Listing:
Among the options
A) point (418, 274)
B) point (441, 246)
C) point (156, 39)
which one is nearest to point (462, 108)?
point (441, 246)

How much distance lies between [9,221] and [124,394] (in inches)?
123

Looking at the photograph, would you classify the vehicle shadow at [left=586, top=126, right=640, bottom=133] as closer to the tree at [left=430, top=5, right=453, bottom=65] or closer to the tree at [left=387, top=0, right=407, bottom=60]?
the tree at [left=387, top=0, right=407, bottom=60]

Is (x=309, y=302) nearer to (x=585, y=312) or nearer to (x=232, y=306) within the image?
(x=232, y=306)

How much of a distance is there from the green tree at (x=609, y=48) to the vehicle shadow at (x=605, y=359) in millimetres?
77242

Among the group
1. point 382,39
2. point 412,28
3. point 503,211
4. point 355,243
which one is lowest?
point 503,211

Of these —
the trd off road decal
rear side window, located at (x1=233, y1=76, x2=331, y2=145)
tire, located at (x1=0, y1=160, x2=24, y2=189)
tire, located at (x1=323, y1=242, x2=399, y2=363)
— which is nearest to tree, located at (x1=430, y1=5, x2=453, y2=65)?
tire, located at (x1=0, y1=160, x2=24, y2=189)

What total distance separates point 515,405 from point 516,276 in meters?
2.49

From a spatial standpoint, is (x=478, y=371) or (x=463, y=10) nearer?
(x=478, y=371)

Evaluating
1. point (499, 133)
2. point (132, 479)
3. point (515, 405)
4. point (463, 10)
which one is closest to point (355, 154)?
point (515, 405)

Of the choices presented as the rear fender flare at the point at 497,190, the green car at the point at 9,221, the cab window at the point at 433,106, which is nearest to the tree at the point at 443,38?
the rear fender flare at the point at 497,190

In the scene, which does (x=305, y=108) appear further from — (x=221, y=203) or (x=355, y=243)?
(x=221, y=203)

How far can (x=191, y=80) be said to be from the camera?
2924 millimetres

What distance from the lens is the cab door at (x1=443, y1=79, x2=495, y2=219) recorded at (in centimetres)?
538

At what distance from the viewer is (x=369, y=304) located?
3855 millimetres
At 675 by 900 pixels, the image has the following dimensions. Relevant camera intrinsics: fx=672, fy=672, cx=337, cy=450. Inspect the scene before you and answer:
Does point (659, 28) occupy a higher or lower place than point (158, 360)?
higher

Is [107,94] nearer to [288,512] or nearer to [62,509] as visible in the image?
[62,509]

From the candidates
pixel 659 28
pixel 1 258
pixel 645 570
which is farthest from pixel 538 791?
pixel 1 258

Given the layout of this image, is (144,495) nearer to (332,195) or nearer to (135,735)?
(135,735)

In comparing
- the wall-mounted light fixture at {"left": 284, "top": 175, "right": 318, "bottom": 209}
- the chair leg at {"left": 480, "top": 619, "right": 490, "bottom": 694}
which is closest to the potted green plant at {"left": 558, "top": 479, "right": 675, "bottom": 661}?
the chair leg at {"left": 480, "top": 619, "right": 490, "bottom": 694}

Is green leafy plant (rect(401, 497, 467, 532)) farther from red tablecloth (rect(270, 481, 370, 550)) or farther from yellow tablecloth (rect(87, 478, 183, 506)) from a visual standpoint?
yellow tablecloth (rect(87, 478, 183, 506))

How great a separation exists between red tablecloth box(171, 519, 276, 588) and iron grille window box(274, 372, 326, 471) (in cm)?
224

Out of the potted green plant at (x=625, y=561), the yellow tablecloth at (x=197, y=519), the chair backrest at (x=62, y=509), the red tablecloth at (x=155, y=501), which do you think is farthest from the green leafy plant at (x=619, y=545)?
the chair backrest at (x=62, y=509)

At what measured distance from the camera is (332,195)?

Exercise directions:
Retype all of the material above line for line, without changing a single character.

Exercise solution:
Among the options
A) point (418, 274)
B) point (441, 246)
C) point (156, 39)
which one is nearest to point (462, 108)?
point (441, 246)

How much distance lies between [9,221] and [124,394] (in inches)?
123

Looking at the photograph, would you classify the vehicle shadow at [left=586, top=126, right=640, bottom=133] as closer to the tree at [left=430, top=5, right=453, bottom=65] or closer to the tree at [left=387, top=0, right=407, bottom=60]?
the tree at [left=387, top=0, right=407, bottom=60]

Is (x=309, y=302) nearer to (x=585, y=312) or nearer to (x=232, y=306) within the image?
(x=232, y=306)

How much of a distance is there from the green tree at (x=609, y=48) to the vehicle shadow at (x=605, y=359) in millimetres?
77242

Among the group
1. point 382,39
2. point 412,28
3. point 503,211
4. point 355,243
which one is lowest?
point 503,211

Of these —
the trd off road decal
rear side window, located at (x1=233, y1=76, x2=331, y2=145)
tire, located at (x1=0, y1=160, x2=24, y2=189)
tire, located at (x1=323, y1=242, x2=399, y2=363)
— which is nearest to tree, located at (x1=430, y1=5, x2=453, y2=65)?
tire, located at (x1=0, y1=160, x2=24, y2=189)

What total distance separates point 515,405 from point 516,276 in meters?
2.49

From a spatial standpoint, is (x=478, y=371) or (x=463, y=10) nearer?
(x=478, y=371)

Evaluating
1. point (499, 133)
2. point (132, 479)
3. point (515, 405)
4. point (463, 10)
which one is closest to point (355, 154)?
point (515, 405)

Of the choices presented as the rear fender flare at the point at 497,190, the green car at the point at 9,221, the cab window at the point at 433,106, which is nearest to the tree at the point at 443,38?
the rear fender flare at the point at 497,190

In the scene, which does (x=305, y=108) appear further from — (x=221, y=203) or (x=355, y=243)?
(x=221, y=203)

How far can (x=191, y=80) be said to be from the camera?
2924 millimetres

What distance from the lens is the cab door at (x1=443, y1=79, x2=495, y2=219) recorded at (in centimetres)?
538

At what distance from the viewer is (x=369, y=304) located?
3855 millimetres
At 675 by 900 pixels, the image has the following dimensions. Relevant camera intrinsics: fx=672, fy=672, cx=337, cy=450. Inspect the scene before you and answer:
Does point (659, 28) occupy a higher or lower place than point (158, 360)?
higher

Is [107,94] nearer to [288,512] or nearer to [62,509] as visible in the image?
[62,509]

From the candidates
pixel 659 28
pixel 1 258
pixel 645 570
which is farthest from pixel 538 791?
pixel 1 258

Given the layout of this image, is (144,495) nearer to (332,195) or nearer to (135,735)?
(135,735)

In comparing
- the wall-mounted light fixture at {"left": 284, "top": 175, "right": 318, "bottom": 209}
- the chair leg at {"left": 480, "top": 619, "right": 490, "bottom": 694}
which is closest to the potted green plant at {"left": 558, "top": 479, "right": 675, "bottom": 661}?
the chair leg at {"left": 480, "top": 619, "right": 490, "bottom": 694}

Is green leafy plant (rect(401, 497, 467, 532)) farther from red tablecloth (rect(270, 481, 370, 550)) or farther from yellow tablecloth (rect(87, 478, 183, 506)) from a visual standpoint?
yellow tablecloth (rect(87, 478, 183, 506))

How great a separation exists between red tablecloth box(171, 519, 276, 588) and iron grille window box(274, 372, 326, 471) (in cm)?
224

Out of the potted green plant at (x=625, y=561), the yellow tablecloth at (x=197, y=519), the chair backrest at (x=62, y=509), the red tablecloth at (x=155, y=501), which do you think is farthest from the green leafy plant at (x=619, y=545)?
the chair backrest at (x=62, y=509)

At what measured distance from the camera is (332,195)?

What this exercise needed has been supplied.